Edifício Storck: sai o prédio residencial, entra a história
É inevitável não notar o Edifício Storck, localizado na principal rua de Venâncio Aires. Quem passa e desconhece a história por trás, não imagina a luta e mobilização da comunidade para a conquista do local. Não é à toa que Seibt diz que o “museu é de muitos donos”.
Depois de tentar a aquisição de um prédio em parceria com o Rotary, ele aceitou a sugestão de Maria Helena Feix Schmidt sobre a aquisição do atual prédio. “Depois de várias reuniões com os herdeiros Storck, apresentaram o preço. Partimos com dois problemas: o primeiro era o preço de 500 mil dólares ao câmbio da época, hoje seriam mais de R$ 2 milhões. O segundo problema era que só tínhamos zero centavo em caixa”, enfatiza. No entanto, Seibt se desafiou ao lado de Felten, dando ‘a cara a tapa’ para a aquisição do prédio que tem 1.328 metros quadrados. “Acabamos dividindo ele em um indexador da época chamado de Custo Unitário Básico (Cub) do metro quadrado da construção civil”, salienta. A alternativa encontrada pelos idealizadores era uma forma de valorizar a área construída e uma forma mais fácil de conseguir ‘arcar’ com a despesa.
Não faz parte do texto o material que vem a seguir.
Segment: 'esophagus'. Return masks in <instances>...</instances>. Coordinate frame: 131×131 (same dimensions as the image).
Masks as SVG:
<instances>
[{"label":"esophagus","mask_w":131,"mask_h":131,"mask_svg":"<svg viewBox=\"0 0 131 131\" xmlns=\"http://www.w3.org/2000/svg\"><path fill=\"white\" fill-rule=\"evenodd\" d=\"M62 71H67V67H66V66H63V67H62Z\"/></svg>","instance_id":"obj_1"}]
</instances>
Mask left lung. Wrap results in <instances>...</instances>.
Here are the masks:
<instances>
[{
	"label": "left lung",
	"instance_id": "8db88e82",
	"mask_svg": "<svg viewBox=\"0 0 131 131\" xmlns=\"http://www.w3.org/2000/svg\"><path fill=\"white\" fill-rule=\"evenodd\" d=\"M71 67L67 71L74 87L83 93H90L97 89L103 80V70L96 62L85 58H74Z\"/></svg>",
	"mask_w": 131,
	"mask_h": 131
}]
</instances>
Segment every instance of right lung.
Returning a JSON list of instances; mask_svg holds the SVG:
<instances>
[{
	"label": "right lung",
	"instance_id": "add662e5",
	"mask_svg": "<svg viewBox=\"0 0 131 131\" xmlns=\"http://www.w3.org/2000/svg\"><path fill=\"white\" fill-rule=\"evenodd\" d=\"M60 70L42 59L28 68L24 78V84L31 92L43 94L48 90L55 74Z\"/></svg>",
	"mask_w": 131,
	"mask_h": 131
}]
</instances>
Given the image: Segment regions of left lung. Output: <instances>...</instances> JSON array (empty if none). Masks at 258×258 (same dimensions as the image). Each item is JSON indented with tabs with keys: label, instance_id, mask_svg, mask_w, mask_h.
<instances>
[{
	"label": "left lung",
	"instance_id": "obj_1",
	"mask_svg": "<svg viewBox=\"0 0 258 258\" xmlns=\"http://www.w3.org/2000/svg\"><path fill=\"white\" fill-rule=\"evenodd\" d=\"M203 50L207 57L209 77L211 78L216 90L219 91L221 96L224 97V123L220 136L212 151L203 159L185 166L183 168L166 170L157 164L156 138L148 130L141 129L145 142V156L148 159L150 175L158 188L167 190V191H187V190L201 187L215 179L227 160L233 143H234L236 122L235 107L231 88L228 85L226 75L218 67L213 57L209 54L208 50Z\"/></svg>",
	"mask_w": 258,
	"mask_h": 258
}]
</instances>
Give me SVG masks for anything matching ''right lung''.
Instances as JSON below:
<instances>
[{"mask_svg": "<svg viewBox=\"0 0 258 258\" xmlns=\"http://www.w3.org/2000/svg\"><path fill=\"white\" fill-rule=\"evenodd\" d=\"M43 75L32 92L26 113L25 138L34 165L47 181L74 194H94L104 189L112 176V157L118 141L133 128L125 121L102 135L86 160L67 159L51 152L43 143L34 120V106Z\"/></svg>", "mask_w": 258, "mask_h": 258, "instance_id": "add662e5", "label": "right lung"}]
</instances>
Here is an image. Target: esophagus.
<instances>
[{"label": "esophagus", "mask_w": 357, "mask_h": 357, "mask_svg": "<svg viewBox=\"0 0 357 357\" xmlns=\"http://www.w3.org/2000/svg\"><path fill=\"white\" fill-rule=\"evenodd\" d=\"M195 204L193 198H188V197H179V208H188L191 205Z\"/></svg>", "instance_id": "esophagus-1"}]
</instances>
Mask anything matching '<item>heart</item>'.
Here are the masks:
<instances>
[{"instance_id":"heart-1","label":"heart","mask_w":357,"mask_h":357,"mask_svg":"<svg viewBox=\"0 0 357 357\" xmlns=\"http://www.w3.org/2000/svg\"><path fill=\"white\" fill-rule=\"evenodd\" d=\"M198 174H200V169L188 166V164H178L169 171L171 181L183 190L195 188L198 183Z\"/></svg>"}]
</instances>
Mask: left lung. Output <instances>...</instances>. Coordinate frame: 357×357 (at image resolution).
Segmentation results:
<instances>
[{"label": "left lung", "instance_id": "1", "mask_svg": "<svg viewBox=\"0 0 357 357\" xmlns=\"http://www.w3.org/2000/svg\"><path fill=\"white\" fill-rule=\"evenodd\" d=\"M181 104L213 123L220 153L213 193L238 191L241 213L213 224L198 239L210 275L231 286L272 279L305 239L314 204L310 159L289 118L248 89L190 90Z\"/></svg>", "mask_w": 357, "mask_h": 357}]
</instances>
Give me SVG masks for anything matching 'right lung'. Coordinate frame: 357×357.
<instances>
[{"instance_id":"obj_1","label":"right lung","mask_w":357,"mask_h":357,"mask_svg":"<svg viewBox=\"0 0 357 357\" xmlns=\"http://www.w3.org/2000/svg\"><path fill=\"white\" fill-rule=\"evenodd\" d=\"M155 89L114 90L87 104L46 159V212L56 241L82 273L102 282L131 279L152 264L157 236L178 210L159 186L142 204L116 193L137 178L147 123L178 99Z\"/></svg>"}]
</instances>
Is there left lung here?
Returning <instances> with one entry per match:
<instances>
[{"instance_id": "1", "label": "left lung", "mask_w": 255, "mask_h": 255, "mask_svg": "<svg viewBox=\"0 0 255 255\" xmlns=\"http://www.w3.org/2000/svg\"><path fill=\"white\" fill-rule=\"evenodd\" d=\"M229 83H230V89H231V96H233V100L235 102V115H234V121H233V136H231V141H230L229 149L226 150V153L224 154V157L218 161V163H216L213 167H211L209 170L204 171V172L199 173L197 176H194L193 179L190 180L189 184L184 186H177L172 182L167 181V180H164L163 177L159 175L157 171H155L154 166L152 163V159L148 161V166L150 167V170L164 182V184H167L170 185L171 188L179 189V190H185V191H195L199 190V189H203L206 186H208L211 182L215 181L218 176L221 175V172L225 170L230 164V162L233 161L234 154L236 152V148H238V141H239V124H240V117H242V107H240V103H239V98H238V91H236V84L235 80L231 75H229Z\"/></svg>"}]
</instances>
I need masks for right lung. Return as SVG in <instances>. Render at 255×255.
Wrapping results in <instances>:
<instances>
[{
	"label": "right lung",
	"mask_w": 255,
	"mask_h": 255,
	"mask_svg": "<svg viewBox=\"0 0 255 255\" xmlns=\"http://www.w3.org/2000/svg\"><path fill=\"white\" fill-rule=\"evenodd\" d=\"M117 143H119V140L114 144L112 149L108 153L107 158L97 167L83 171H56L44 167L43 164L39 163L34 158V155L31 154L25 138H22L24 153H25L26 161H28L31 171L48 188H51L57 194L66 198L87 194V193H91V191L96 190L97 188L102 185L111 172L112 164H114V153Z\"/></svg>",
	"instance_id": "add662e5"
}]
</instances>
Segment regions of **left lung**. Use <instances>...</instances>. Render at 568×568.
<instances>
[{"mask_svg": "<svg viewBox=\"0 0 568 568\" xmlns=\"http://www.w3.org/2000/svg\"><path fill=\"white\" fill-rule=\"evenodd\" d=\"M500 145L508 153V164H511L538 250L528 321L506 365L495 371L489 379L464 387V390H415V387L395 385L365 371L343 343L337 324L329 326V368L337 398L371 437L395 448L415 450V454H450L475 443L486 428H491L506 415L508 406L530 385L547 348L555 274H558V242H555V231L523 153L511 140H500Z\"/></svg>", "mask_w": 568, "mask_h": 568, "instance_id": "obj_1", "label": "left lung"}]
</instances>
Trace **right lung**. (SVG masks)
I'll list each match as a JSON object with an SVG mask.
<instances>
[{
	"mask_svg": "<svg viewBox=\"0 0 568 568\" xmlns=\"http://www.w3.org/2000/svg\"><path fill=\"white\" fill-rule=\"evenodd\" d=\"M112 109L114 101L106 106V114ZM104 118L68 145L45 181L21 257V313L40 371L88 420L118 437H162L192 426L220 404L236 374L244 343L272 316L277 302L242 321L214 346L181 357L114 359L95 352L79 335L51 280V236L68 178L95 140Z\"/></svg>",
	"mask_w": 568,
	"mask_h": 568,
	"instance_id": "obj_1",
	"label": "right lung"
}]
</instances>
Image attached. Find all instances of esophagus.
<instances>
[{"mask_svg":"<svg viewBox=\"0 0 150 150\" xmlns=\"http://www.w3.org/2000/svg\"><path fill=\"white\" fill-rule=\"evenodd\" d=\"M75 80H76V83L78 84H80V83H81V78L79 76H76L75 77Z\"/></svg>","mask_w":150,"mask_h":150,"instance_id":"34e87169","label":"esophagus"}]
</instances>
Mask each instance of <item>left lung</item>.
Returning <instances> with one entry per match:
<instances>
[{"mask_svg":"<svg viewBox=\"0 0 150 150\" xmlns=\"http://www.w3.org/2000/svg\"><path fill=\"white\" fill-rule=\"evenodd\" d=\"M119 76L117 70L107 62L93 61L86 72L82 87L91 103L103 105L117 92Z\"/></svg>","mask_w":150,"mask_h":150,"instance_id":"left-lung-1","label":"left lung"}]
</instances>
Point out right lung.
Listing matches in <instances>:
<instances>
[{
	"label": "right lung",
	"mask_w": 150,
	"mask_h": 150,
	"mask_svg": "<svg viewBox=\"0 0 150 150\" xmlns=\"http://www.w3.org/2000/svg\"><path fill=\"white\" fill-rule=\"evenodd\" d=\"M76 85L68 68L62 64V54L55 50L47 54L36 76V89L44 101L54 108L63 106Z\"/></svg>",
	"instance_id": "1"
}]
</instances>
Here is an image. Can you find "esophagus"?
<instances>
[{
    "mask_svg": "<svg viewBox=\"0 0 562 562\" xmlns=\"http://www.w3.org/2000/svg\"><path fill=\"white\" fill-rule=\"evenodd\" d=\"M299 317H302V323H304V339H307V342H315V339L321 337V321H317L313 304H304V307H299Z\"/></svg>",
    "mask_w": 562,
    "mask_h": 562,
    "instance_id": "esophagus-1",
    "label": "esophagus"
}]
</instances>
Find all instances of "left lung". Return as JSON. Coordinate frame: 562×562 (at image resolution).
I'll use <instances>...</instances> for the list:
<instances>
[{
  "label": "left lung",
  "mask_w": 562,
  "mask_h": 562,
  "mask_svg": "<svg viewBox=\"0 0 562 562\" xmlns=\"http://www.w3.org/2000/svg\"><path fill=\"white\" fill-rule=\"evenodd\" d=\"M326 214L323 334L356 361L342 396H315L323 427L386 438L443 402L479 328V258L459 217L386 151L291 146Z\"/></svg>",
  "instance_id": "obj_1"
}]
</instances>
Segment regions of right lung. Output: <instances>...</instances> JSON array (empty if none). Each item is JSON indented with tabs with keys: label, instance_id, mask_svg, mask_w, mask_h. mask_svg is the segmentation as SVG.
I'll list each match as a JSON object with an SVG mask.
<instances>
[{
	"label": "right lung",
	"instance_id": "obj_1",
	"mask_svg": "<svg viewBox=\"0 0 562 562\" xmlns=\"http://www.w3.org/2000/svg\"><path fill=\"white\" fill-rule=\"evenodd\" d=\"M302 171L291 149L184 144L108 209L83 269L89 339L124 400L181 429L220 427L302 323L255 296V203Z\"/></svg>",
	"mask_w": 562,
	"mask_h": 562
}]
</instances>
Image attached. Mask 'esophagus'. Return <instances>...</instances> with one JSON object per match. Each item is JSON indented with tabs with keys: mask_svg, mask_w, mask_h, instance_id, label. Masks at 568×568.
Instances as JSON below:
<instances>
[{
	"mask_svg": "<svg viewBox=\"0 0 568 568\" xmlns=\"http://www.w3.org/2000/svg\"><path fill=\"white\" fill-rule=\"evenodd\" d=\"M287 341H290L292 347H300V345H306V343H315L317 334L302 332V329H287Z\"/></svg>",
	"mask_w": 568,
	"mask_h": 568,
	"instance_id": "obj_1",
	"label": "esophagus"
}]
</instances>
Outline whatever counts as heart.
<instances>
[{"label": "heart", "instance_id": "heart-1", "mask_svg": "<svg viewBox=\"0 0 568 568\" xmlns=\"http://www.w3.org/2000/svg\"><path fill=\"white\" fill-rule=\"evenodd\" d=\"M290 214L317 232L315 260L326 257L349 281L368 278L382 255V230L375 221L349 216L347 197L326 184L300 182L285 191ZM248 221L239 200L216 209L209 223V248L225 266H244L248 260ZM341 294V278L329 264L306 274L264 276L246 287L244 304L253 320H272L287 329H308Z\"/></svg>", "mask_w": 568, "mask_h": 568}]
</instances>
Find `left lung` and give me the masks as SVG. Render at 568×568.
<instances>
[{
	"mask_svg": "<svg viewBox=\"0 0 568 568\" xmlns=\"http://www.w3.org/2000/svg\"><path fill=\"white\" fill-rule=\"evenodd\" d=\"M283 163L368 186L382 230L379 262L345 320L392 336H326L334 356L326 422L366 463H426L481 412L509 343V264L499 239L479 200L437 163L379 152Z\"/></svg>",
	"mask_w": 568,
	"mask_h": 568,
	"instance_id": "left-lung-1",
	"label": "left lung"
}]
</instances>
Um dos primeiros empresários a aderir à ideia foi Walter Bergamaschi, que já integrou a presidência do Nucva há alguns anos. “Apresentei a ideia pra ele e acabou aderindo de forma espontânea 24 metros”, recorda, orgulhoso. Inicialmente, a proposta comercializava um metro que poderia ser pago em até 24 meses. Durante essa comercialização, alguns nomes importantes contribuíram para a aquisição do prédio, sem contar as inúmeras campanhas feitas, a partir da comunidade. Na listagem de doadores, localizada em um banner logo à direita de quem entra no Museu, estão outros nomes como, a Universal Leaf Tabacos, o Governo do Estado através de emendas parlamentares e outras ‘mãos’ que adquiriram o prédio.
Seibt explica que a estratégia de venda utilizada na época foi uma das formas encontradas para não espantar aqueles que tinham o desejo de ajudar. “Se eu chegasse e falasse que o preço era de US$ 500 mil, espantaria as pessoas. É melhor eu dizer que, se cada pessoa assumir sua parte e ajudar devagarzinho, vamos conseguir comprar o prédio. Se a pessoa assumir um metro, os outros 1.328 eu vou arrumar”, relembra.
Conforme Bergamaschi, além da ajuda no início para a compra do prédio, a empresa Venax destina incentivos fiscais. “Estamos juntos há 25 anos”, enfatiza. Atualmente, ele atua no Conselho Fiscal do Nucva. “Sempre que podemos, precisamos ajudar, pois o Museu representa um livro aberto. Qualquer um, mesmo analfabeto consegue ‘ler’ com naturalidade.”
FIM DA DÍVIDA
Na medida que os metros eram adquiridos, os apartamentos localizados no Edifício Storck eram desocupados. Quando um terço do valor da construção foi quitado, as salas no térreo do prédio foram repassadas ao Nucva e o dinheiro do aluguel passou a contribuir para quitar o restante. Isso aconteceu também com os demais apartamentos. Em 27 de abril de 1998 o prédio estava quitado.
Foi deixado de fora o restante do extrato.